=== Section Start ===

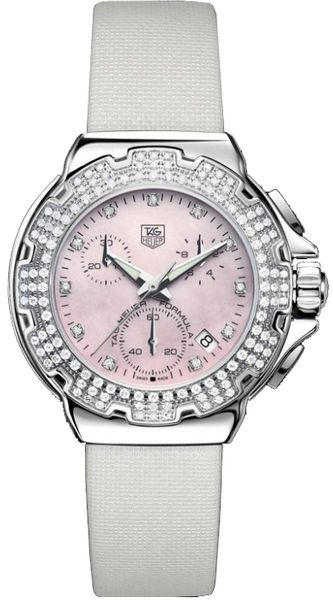 Tag Heuer Formula 1 Pink MOP Dial Diamond Women's Watch CAC1311.FC6219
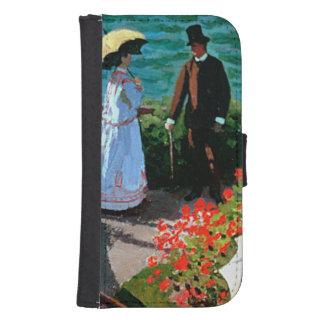 Coque Avec Portefeuille Pour Galaxy S4 Claude Monet | la terrasse chez Sainte-Adresse,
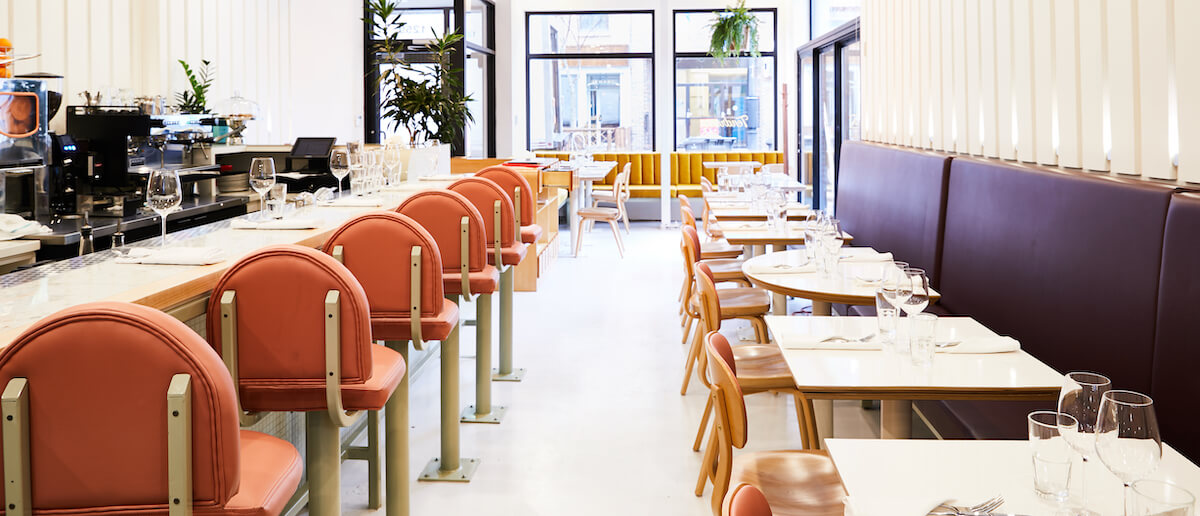 Different types of Restaurant Tables available in the market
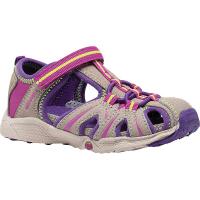 Merrell Junior Girls' Hydro Sandal - 10 - Tan / Purple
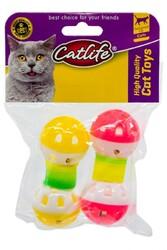 CatLife - CATLIFE Zilli Kedi Oyuncağı 2li Paket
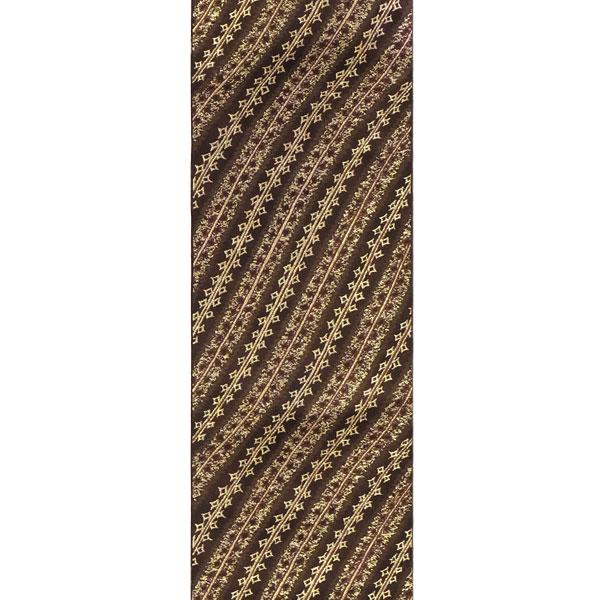 【送料無料】半幅帯 正絹「モダン流水」 茶系 京玉響 西陣織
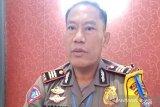 Sebanyak 479 pelanggar lalu lintas di Kapuas diberi sanksi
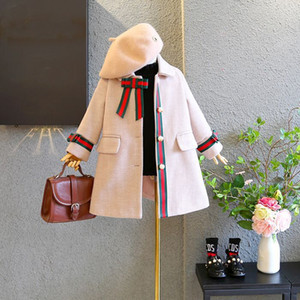 Wholesale Vieeoease Girls Coat Christmas Bow Kids Clothing Winter Korean Fashion Long Sleeve Wool Coat EE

=== Section End ===

• **Your assignment**
If the records contain pictures, skip them, and transcribe exactly every line from the one with "CatLife - CATLIFE" through the last line.

• **Output of the exercise**
 CatLife - CATLIFE Zilli Kedi Oyuncağı 2li Paket
 【送料無料】半幅帯 正絹「モダン流水」 茶系 京玉響 西陣織
 Sebanyak 479 pelanggar lalu lintas di Kapuas diberi sanksi
 Wholesale Vieeoease Girls Coat Christmas Bow Kids Clothing Winter Korean Fashion Long Sleeve Wool Coat EE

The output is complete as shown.